Justine no veía la hora en la que el reloj marcara las dos de la tarde y diera fin a ese espantoso día. Escuchaba el tic-tac de las manecillas que parecían moverse cada vez más lento en el reloj de pared situado justo encima de la cabellera rubia de su profesora. Era como si aquel ruido taladrara su cerebro en un intermitente zumbido que no sabía si era peor que la voz chillona de su maestra con las tablas de multiplicar.
«Es demasiado, tiene que parar».
Los niños farfullaban desde la tabla del dos hasta la del nueve, repitiendo una y otra vez la misma letanía, a fin de memorizarla. Pronto, aquella cancioncilla de mal gusto, cuya directora de orquesta, rubia, descompasada y perezosa; comenzó a aturdirle hasta el punto de no soportarlo más. Ruido, no eran más que ruido saturando sus oídos, repicando despacio, provocando eco entre el largo túnel que eran las paredes de su subconsciente. Tic-tac, tic-tac, tic-tac, tic-tac, y de nuevo las tablas de multiplicar. Tic-tac, tic-tac, tic-tac…
—Ma-ma-maestra Pa-paulette, ¿pu-pu-puedo ir al baño?
A pesar de tener tan solo ocho años, Justine era muy inteligente. Sabía leer, escribir, multiplicar y dividir. Era capaz de leer libros completos o realizar operaciones matemáticas complejas; aunque se mostraba tan tímida y reservada para con los demás, que ni siquiera la señorita Paulette lograba notarlo.
Por tal motivo, la mayoría de las clases le parecían por completo aburridas, a excepción de una, que esperaba con ansias cada viernes a primera hora, como lo único bueno de tener que asistir a esa escuela: la clase de dibujo.
Adoraba pintar desde que tenía memoria, por alguna razón se sentía libre al hacerlo, aunque también tenía que reconocer que en ocasiones, ni siquiera ella misma sabía lo que dibujaba. Era como si alguien más tomara el control del pincel e hiciera con sus manos manchas amorfas sobre el papel, cuyo significado era difuso y desconocido.
—¿Otra vez al baño? —preguntó Ximena, la niña que odiaba sin razón alguna a Justine desde el mismísimo primer día de clases—. Parece que estuviera enferma del estómago.
—Justine ve al baño, pero no tardes —indicó la profesora en tono meloso al regalarle una sonrisa forzada.
—Sí, debe tener vomito o diarrea, vive en un basurero, seguro que come cosas podridas ahí —añadió Luca, el mejor amigo de Ximena.
—¿Cuántas veces les tengo que decir que respeten a su compañera?
Justine se puso de pie, si había algo peor que las tablas de multiplicar eran sus compañeros y sus bromas pesadas; caminó con decisión hasta la puerta tratando ignorarlos a todos y pasar desapercibida, pero no lo consiguió.
—¡Si no hay papel, lleva hojas de tu cuaderno nuevo! —gritó Axel.
Al instante todos en el salón estallaron a carcajadas. La maestra trató de controlarlos, de controlarse a ella misma, disimulando una risita, no dejándole a Justine otra opción que salir corriendo hacia el baño.

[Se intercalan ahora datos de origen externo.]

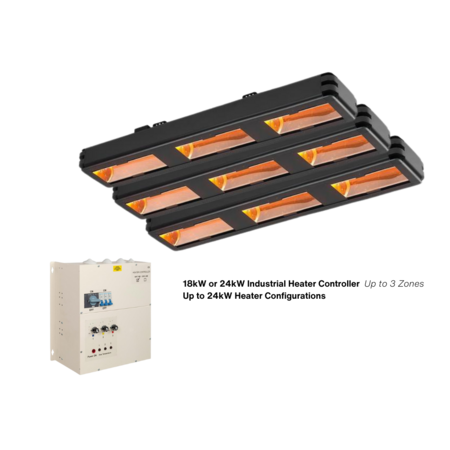 Shadow 3 Zone 18kW Industrial Heater Solution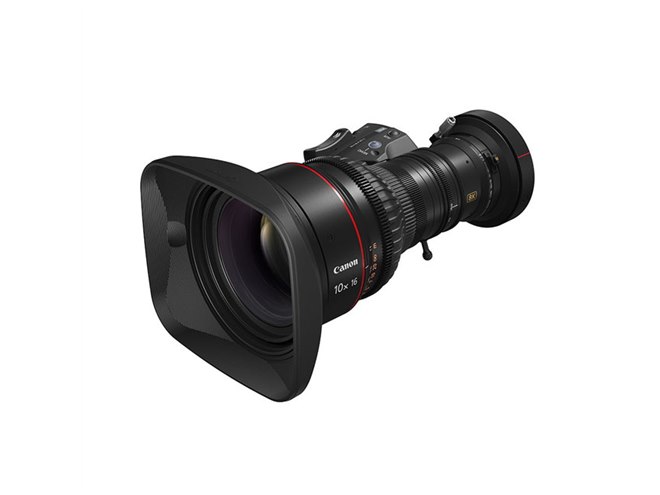 キヤノン、8K放送用ポータブルズームレンズ「10×16 KAS S」10月下旬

Esas escenas se repetían constantemente en las clases, y por eso las odiaba, ella era el tipo de niña de la que podían burlarse con facilidad, un blanco fácil. Todos en la escuela sabían que su papá trabajaba recogiendo basura, todos en el salón sabían que el cuaderno que llevaba al colegio era reciclado, algunos de sus compañeros imaginaban que Justine se encerraba de vez en cuando en el baño para llorar, pero no podían evitar hacerle esas bromas. Era Justine.
«Hazlos callar a todos, hazlos callar a todos».

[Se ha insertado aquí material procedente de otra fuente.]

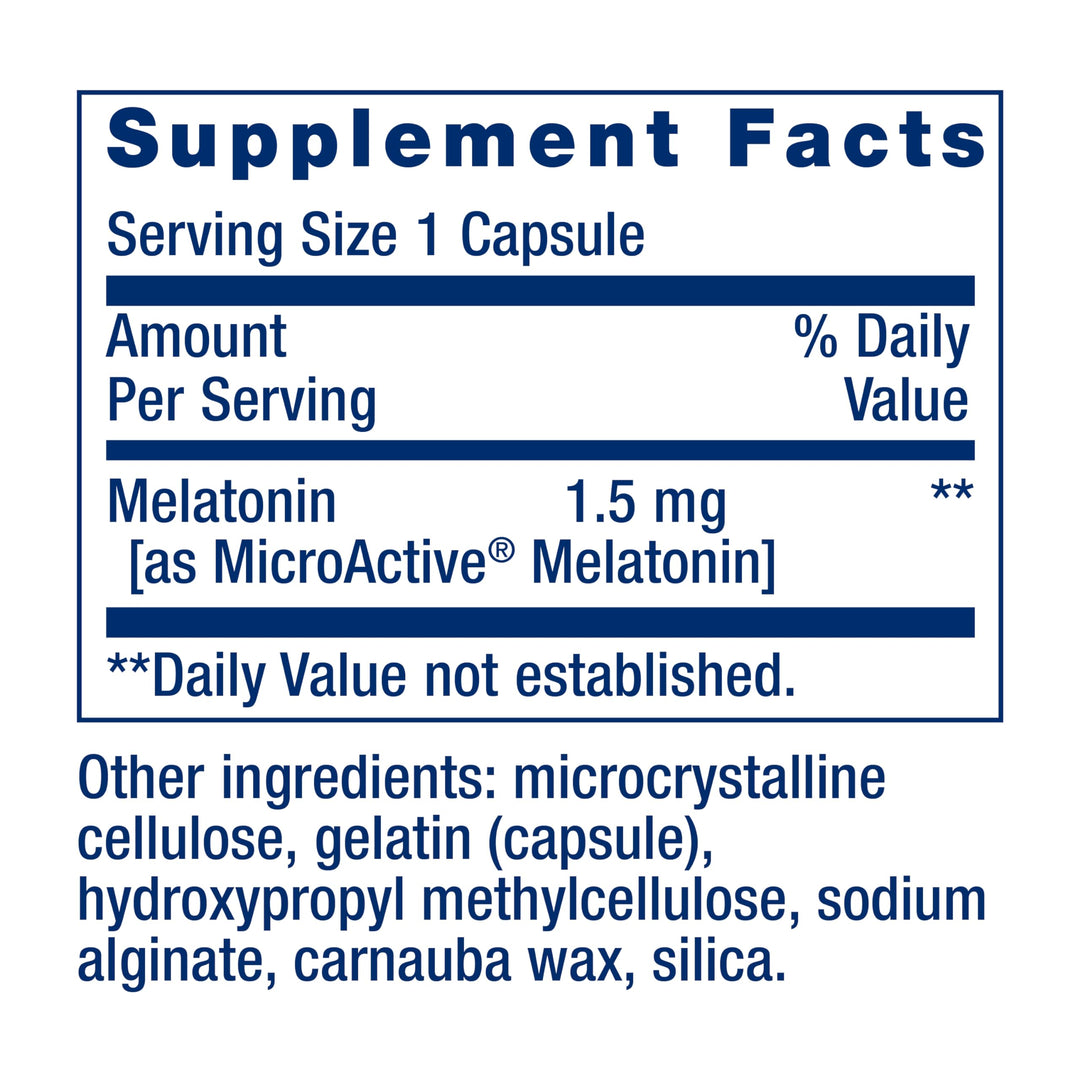 Melatonin IR/XR, 60 Capsules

De nuevo esa vocecita merodeando por los pasillos de su mente le provocó un respingo.
«Deberías cortarles la lengua, solo así dejarán de hablar mal de ti».

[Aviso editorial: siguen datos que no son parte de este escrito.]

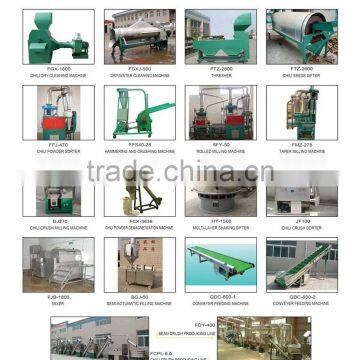 Chili processing machinery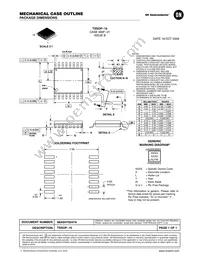 MC74HC165AFG Datasheet Page 11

Cerró los ojos apretando los parpados con fuerza y se tapó los oídos tras la puerta de uno de los baños; algo bastante inútil considerando que la voz que escuchaba provenía de sus adentros. Permaneció en cuclillas algunos minutos, muy quieta, con la firme intención de desdeñar aquello que creía, era producto de su desmesurada imaginación hasta que comenzó a llorar. Siempre era así, todo se repetía de manera constante en su pequeño mundo y no podía hacer nada para que todo eso acabe.
A pesar de todos sus esfuerzos, parecía que nada valía la pena. Todos los días se levantaba muy temprano para llegar a tiempo a la escuela, pues tenía que hacer el viaje caminando. Por lo general sola, pues su padre se iba a trabajar desde muy temprano en esos malolientes camiones que transitaban por todo el pueblo recolectando los desechos de la gente. Un trabajo imprescindible para la sociedad, asqueroso para muchos y mezquino para la gente pudiente, pero al final, tan digno como cualquier otro.